Frank Dikötter at Literary Review:
Deng was himself denounced during the Cultural Revolution, a decade of willed chaos ably and critically covered by the authors. Even so, they underplay just how complicit Deng was in creating the very campaign that engulfed him and his family. They never mention his active participation in vicious denunciation meetings against the former minister of public security Luo Ruiqing, who eventually jumped through a window in an unsuccessful bid to commit suicide ('He dived like a popsicle,' Deng scoffed).
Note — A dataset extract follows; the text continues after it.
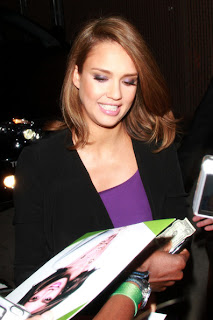 Jessica Alba shoulder length straight hairstyle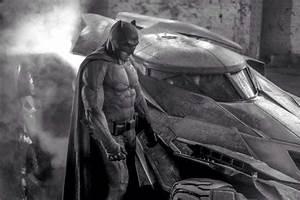 Ben Affleck Batsuit and Batmobile First Look (Batman vs ...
Likewise missing is even a cursory reference to Deng's leading role in persecuting Ulanfu, the head of Inner Mongolia, whom Deng harshly accused in July 1966 of every conceivable crime, from 'taking the capitalist road' to 'opposing Chairman Mao'. A few months later Deng's own turn came, with accusations that he was the 'Number Two Capitalist Roader'.
But the Chairman protected Deng. Unlike many of his colleagues, he rarely endured struggle sessions with Red Guards, but spent many years in the countryside, sheltered from the vagaries of the Cultural Revolution. As the third and final part, 'The Pragmatist', demonstrates, the Chairman even brought him back twice, using him to counterbalance the growing influence of Zhou Enlai. Here, too, there are curious omissions. It is well known, for instance, that as chief-of-staff of the People's Liberation Army, Deng ordered a military crackdown on a Muslim-dominated county in Yunnan in 1975, prompting the massacre of over 1,600 people, some of them children.